• DIRECTION
Please extend the photographer's introduction below, continuing from its final sentence.

This web site has few pretensions to be anything other than an opportunity for people who know me and know my work, to see and (I hope) buy my photographs, and to read my blogs. In time, I also want it to become a showcase for some of the artwork and landscape photography I’ve been doing over the last few years.
The galleries on the site contain low resolution copies of the photographs. I supply higher resolution versions to order. I’m happy to supply to anyone, so please don’t copy the low resolution pictures or use them without permission! I don't like having to over-print photos with my web address etc, but in some cases, I've had work ripped off so often, I felt I was left with little choice.
Please note that I no longer supply prints of my work. It has simply become uneconomic for me to do this in the small batches involved. You can find out how to obtain photos from me here.
And a piece about me
Photo by Jeremy Hemming
I do all kinds of things, some well, some badly. Many of them involve my cameras.
I’ve been a runner for about as long as I can remember – certainly since primary school. I was a half-decent Senior sprinter, during the 1970’s and early 1980’s, winning Club and County titles, and taking part regularly in Britain’s Southern League. A very bad back injury in 1982 put paid to that, but because my rehab involved lots of walking, I came to spend more time extending my passion for some of the mountainous areas of Europe, and especially the Dolomites of Northern Italy. I was eventually lucky to have the opportunity to work there regularly and, for many years, to lead groups for a well-known, and now sadly deceased, holiday company.
My promise (to myself) to get running fit enough to run a full marathon when I was 40 didn’t happen, for a host of reasons. Mind you, when I was able to run again, I put in some good half-marathon times during the “fun running” boom of the late 1980s! It wasn’t until May 2001 that I finally felt strong enough and brave enough to train specifically for sprints again, and eventually go back on to the track to see if I could still run fast. It was one of the delights of my life to discover I still could, nearly 20 years after thinking my sprinting days were finished. The moral is "never give up hope!"

• SOURCE DATA
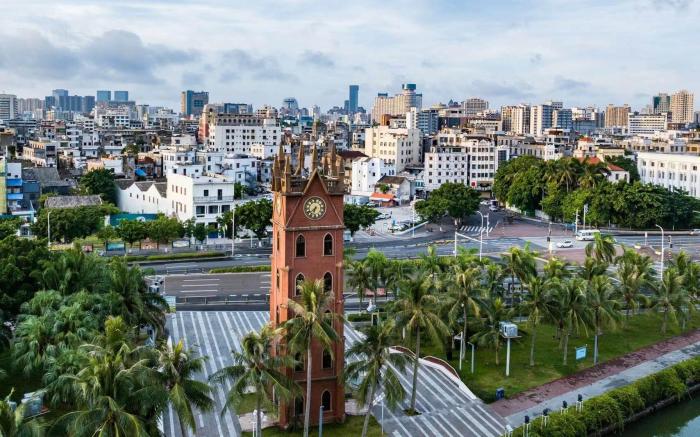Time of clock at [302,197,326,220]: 6:38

• ANSWER TO THE TASK
By 2004 I’d realised that I was actually quite competitive in my Masters age group at a national level. March 2006 found me, wide eyed and innocent, at the World Masters Indoor Championships in Austria. I was pretty pleased to be part of the silver medal-winning GB 4x200 metres relay squad. I was a finalist in the 100 metres in the European Masters in Poland later in the same year. I’ve won gold with the Great Britain relay team in the European Masters Indoors in Helsinki in March 2007 and Torun in Poland in 2015, gold outdoors at the World Masters in Italy in 2007, Finland in 2009 and France in 2015, and also at the World Masters Indoors in France in March 2008. In 2009, I was 5th in the World Masters 100 metres final in my age group, and 4th in the 200 metres final, missing out on a medal in the latter by just two hundredths of a second!
Seems like I came back pretty well from a couple of lean years in 2012 and 2013, courtesy of a bad foot injury. I’ll consider myself privileged if I can continue for a few more years competing as a Master. In March 2015, I was utterly delighted to achieve 5th place in both the 60 metres final and the 200 metres final at the European Masters Championships in Poland, and to run the lead-off leg for the gold medal-winning Great Britain 4 x 200 metres relay quartet. Later in the year, I raced at the World Masters Championships in Lyon, France, in August 2015, and ran the lead off leg for the Great Britain 4x100 metres relay team there. My contribution to the team was described by Athletics Weekly Magazine as "sensational". We became World Champions again.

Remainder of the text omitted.